Burkhalter Didier · Bundesrat · Neuenburg · 2015-06-10

Wortprotokoll

Je m'exprimerai en premier sur les articles 4, 15, 16 et 22, pour lesquels une solution devrait être trouvée avec une assez large majorité, puis sur l'article 14, sur lequel j'exprimerai le point de vue du Conseil fédéral afin de trouver, aujourd'hui ou demain, une bonne solution.

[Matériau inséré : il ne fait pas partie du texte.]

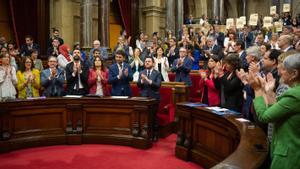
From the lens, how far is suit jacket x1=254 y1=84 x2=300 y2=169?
2.19m

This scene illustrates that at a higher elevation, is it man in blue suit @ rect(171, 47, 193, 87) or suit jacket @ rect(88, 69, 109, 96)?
man in blue suit @ rect(171, 47, 193, 87)

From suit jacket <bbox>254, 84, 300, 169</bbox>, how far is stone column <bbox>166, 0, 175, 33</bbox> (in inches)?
484

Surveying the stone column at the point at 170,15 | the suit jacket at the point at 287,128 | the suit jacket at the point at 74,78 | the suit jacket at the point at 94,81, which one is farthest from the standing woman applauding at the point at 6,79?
the stone column at the point at 170,15

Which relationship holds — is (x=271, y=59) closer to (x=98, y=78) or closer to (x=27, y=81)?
(x=98, y=78)

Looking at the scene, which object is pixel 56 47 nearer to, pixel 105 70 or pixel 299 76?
pixel 105 70

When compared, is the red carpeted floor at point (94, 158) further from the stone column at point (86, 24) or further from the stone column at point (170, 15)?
the stone column at point (170, 15)

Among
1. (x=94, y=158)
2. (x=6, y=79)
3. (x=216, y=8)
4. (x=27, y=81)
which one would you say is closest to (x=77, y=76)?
(x=27, y=81)

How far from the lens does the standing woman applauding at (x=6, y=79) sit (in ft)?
19.6

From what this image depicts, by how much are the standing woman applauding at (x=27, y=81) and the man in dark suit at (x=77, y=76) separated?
604 millimetres

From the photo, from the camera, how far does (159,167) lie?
4625 mm

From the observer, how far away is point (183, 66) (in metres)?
7.24

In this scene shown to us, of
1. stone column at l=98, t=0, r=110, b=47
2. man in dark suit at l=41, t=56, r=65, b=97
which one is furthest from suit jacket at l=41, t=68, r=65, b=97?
stone column at l=98, t=0, r=110, b=47

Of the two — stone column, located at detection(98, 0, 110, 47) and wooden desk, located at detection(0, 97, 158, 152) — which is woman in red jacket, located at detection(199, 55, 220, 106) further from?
stone column, located at detection(98, 0, 110, 47)

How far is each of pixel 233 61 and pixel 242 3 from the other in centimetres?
2145
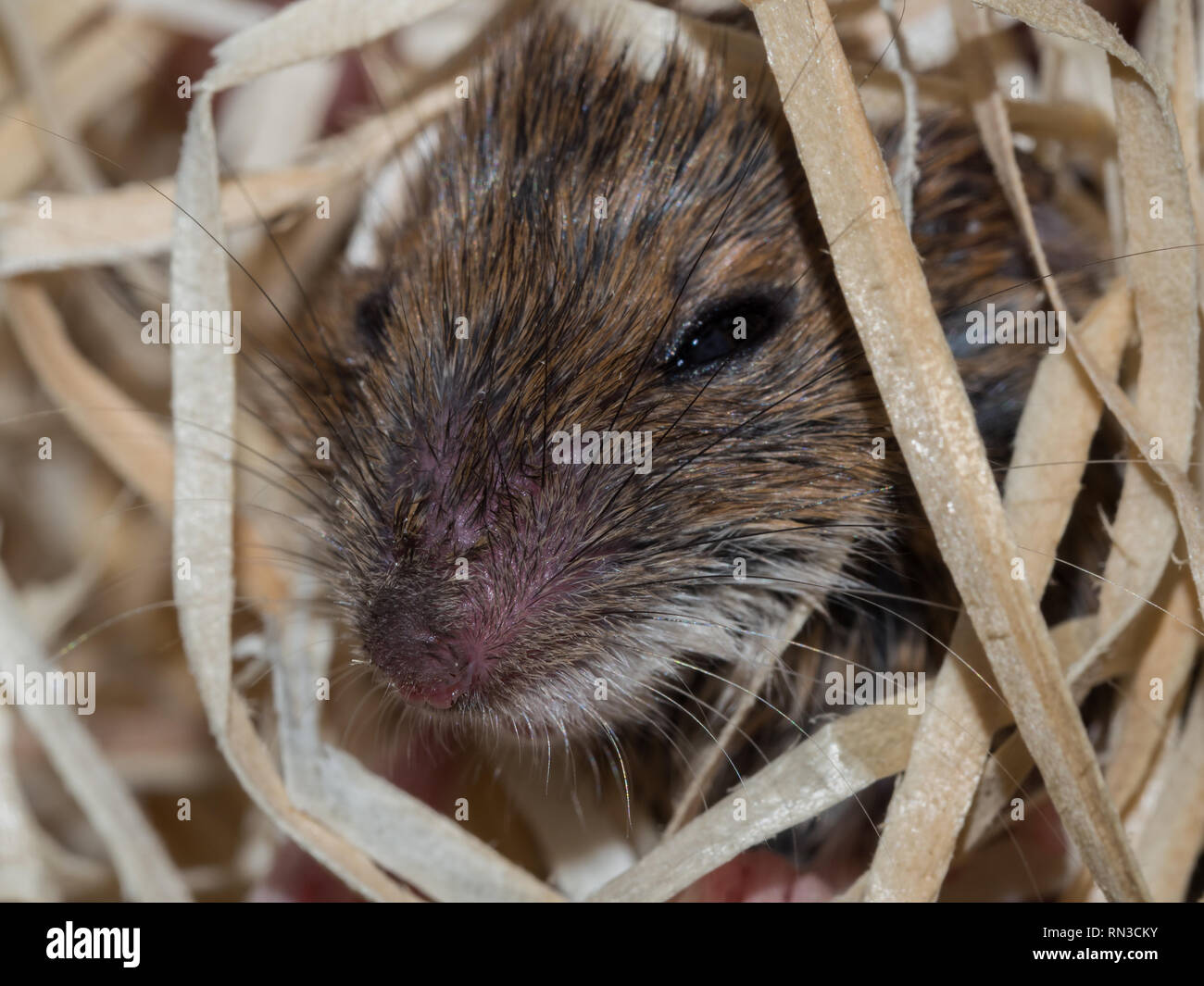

L'article 4 concerne le blocage en vue de la confiscation en cas d'échec de l'entraide judiciaire. Il s'agit donc des cas des Etats défaillants; on a beaucoup parlé de Haïti aujourd'hui, mais c'est aussi le cas de la République démocratique du Congo avec les fonds Mobutu. Il s'agit aussi des Etats qui ne respectent pas les principes de la loi sur l'entraide internationale en matière pénale. Deux propositions de minorité viennent d'être développées et démontrent une fois de plus, selon le Conseil fédéral, que le projet peut être déséquilibré, dans un sens comme dans l'autre, comme le serait une petite boule en équilibre instable au sommet d'une montagne, qu'on pourrait pousser d'un côté ou de l'autre. La première proposition de minorité revient à faire tomber la boule à gauche et la seconde à droite en quelque sorte. Nous vous demandons de rejeter les deux propositions.

La proposition de la minorité Schneider Schüttel concerne les conditions figurant à l'alinéa 2, qui sont des conditions cumulatives. Elle voudrait changer cela et élargir le champ d'application de la disposition. D'une part, une situation de défaillance ne serait plus indispensable, si on lit bien la proposition, d'autre part, en présence d'une situation de défaillance, l'exigence d'une demande d'entraide judiciaire ne serait plus là. Nous estimons qu'il est important de maintenir ces éléments, car il est important que l'Etat d'origine montre au moins la volonté de coopérer dans le cadre d'une demande d'entraide, dans une telle procédure, raison pour laquelle nous vous demandons de soutenir la majorité.

L'article 4 alinéa 3, qui concerne les cas de non-respect des principes de l'entraide internationale en matière pénale, est important, car il s'agit de pouvoir proposer une issue satisfaisante à des cas vraiment très difficiles, des cas qui parfois ne semblent offrir aucune perspective de solution. Dans le système actuel, des situations comme cela peuvent durer très longtemps et, à un moment donné, la seule solution consiste à procéder à une remise inconditionnelle des avoirs bloqués à leurs propriétaires, qui sont pourtant des dirigeants notoirement corrompus. En l'occurrence, la Suisse est perdante, et c'est cette situation de défaite dans un telle procédure que nous voulons éviter, raison pour laquelle nous avons trouvé une solution à ces situations problématiques, exceptionnelles, mais qui peuvent être réelles; cette solution, c'est la confiscation administrative, qui se fera dans le cadre d'une procédure conforme à l'Etat de droit, sous le contrôle intégral des tribunaux fédéraux.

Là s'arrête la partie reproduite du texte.